Sezione di testo
------------------------------------------------------------

La sentenza della Corte di Giustizia dell’8 maggio 2019 Causa C- 494/17, Ministero dell’Istruzione, dell’Università e della Ricerca – MIUR contro R.F. e Conservatorio di Musica F.A. Bonporti

8. La Corte di Giustizia con la sentenza dell’8 maggio 2019 Causa C- 494/17 (anche Rossato, di seguito) ha statuito che “La clausola 5, punto 1, dell’accordo quadro sul lavoro a tempo determinato, concluso il 18 marzo 1999, allegato alla direttiva 1999/70/CE del Consiglio, del 28 giugno 1999, relativa all’accordo quadro CES, UNICE e CEEP sul lavoro a tempo determinato, deve essere interpretata nel senso che essa non osta ad una normativa nazionale che, così come applicata dagli organi giurisdizionali supremi, esclude – per docenti del settore pubblico che hanno beneficiato della trasformazione del loro rapporto di lavoro a tempo determinato in un rapporto di lavoro a tempo indeterminato con un effetto retroattivo limitato – qualsiasi diritto al risarcimento pecuniario in ragione dell’utilizzo abusivo di una successione di contratti a tempo determinato, allorchè una siffatta trasformazione non è nè incerta, nè imprevedibile, nè aleatoria e la limitazione del riconoscimento dell’anzianità maturata in forza della suddetta successione di contratti di lavoro a tempo determinato costituisce una misura proporzionata per sanzionare tale abuso, circostanze che spetta al giudice del rinvio verificare”.

------------------------------------------------------------

Consegna A
Riscrivi per intero e senza modifiche il testo sulla sentenza della Corte di Giustizia dell'8 maggio 2019.

------------------------------------------------------------

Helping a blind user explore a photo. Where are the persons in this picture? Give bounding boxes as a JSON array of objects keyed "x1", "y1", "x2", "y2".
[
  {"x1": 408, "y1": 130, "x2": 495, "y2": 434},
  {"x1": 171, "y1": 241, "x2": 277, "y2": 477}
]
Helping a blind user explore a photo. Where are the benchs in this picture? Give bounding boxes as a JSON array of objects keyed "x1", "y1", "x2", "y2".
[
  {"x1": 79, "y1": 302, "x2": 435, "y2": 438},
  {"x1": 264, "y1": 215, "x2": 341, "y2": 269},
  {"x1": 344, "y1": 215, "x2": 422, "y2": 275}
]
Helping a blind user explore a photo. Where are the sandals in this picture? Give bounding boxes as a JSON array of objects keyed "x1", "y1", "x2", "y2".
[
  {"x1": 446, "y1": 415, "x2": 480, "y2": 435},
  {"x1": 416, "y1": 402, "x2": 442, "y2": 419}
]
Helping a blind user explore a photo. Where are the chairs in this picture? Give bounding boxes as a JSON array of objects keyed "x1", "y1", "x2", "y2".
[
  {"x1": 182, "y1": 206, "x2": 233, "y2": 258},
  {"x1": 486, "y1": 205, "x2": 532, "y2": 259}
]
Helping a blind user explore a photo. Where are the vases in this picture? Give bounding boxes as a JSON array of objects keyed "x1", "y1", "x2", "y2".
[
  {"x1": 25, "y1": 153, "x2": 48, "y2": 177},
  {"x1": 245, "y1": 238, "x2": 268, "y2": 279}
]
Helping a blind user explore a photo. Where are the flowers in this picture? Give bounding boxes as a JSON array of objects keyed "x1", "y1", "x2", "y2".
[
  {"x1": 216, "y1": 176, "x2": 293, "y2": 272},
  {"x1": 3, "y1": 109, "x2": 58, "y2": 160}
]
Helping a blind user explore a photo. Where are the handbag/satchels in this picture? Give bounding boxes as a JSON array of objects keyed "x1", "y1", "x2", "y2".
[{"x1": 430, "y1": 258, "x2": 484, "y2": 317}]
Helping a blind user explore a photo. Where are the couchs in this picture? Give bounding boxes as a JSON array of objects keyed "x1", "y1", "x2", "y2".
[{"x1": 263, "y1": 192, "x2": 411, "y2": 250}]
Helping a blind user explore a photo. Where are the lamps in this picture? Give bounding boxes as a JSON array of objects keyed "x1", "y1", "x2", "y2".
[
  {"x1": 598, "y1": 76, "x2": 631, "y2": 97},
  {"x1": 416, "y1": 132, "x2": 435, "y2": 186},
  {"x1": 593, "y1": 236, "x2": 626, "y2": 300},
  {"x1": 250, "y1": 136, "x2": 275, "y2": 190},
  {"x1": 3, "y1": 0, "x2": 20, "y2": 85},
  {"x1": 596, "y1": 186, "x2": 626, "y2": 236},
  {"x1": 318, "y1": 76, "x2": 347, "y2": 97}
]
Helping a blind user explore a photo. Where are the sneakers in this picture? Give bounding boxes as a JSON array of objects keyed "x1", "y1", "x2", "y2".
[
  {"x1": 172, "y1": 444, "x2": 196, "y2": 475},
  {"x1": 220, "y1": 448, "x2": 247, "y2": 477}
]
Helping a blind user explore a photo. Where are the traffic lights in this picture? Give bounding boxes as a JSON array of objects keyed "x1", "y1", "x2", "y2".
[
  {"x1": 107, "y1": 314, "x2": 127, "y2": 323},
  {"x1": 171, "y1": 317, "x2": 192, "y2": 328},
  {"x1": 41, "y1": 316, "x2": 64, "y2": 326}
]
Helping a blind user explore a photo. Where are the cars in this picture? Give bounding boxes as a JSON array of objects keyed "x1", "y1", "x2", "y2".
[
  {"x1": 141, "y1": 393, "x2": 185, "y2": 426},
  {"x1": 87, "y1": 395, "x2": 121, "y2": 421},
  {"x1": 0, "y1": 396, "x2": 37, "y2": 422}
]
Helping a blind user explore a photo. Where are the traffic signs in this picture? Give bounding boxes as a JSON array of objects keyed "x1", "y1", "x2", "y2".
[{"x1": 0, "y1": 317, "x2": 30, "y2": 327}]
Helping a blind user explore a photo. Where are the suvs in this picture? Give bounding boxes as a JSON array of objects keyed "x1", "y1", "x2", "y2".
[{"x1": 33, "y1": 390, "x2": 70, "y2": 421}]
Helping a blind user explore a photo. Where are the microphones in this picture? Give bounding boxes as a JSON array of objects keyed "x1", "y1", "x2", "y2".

------------------------------------------------------------

Consegna B
In quante righe dei record compare la stringa "traffic", distinguendo tra maiuscole e minuscole? Indica soltanto il numero.

Risposta A
La sentenza della Corte di Giustizia dell’8 maggio 2019 Causa C- 494/17, Ministero dell’Istruzione, dell’Università e della Ricerca – MIUR contro R.F. e Conservatorio di Musica F.A. Bonporti

8. La Corte di Giustizia con la sentenza dell’8 maggio 2019 Causa C- 494/17 (anche Rossato, di seguito) ha statuito che “La clausola 5, punto 1, dell’accordo quadro sul lavoro a tempo determinato, concluso il 18 marzo 1999, allegato alla direttiva 1999/70/CE del Consiglio, del 28 giugno 1999, relativa all’accordo quadro CES, UNICE e CEEP sul lavoro a tempo determinato, deve essere interpretata nel senso che essa non osta ad una normativa nazionale che, così come applicata dagli organi giurisdizionali supremi, esclude – per docenti del settore pubblico che hanno beneficiato della trasformazione del loro rapporto di lavoro a tempo determinato in un rapporto di lavoro a tempo indeterminato con un effetto retroattivo limitato – qualsiasi diritto al risarcimento pecuniario in ragione dell’utilizzo abusivo di una successione di contratti a tempo determinato, allorchè una siffatta trasformazione non è nè incerta, nè imprevedibile, nè aleatoria e la limitazione del riconoscimento dell’anzianità maturata in forza della suddetta successione di contratti di lavoro a tempo determinato costituisce una misura proporzionata per sanzionare tale abuso, circostanze che spetta al giudice del rinvio verificare”.

Risposta B
2